Record set
*** Block opens ***
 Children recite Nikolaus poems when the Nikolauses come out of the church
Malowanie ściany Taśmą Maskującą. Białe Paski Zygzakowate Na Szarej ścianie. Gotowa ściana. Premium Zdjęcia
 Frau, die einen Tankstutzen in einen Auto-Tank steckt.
*** Block closes ***
*** Block opens ***
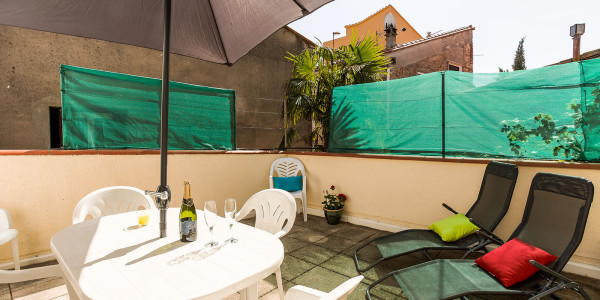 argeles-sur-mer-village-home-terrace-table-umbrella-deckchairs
*** Block closes ***
Return only the lines between the one holding "Children recite Nikolaus" and the one holding "Frau, die einen", inclusive, exactly as they appear above.

Written response
 Children recite Nikolaus poems when the Nikolauses come out of the church
Malowanie ściany Taśmą Maskującą. Białe Paski Zygzakowate Na Szarej ścianie. Gotowa ściana. Premium Zdjęcia
 Frau, die einen Tankstutzen in einen Auto-Tank steckt.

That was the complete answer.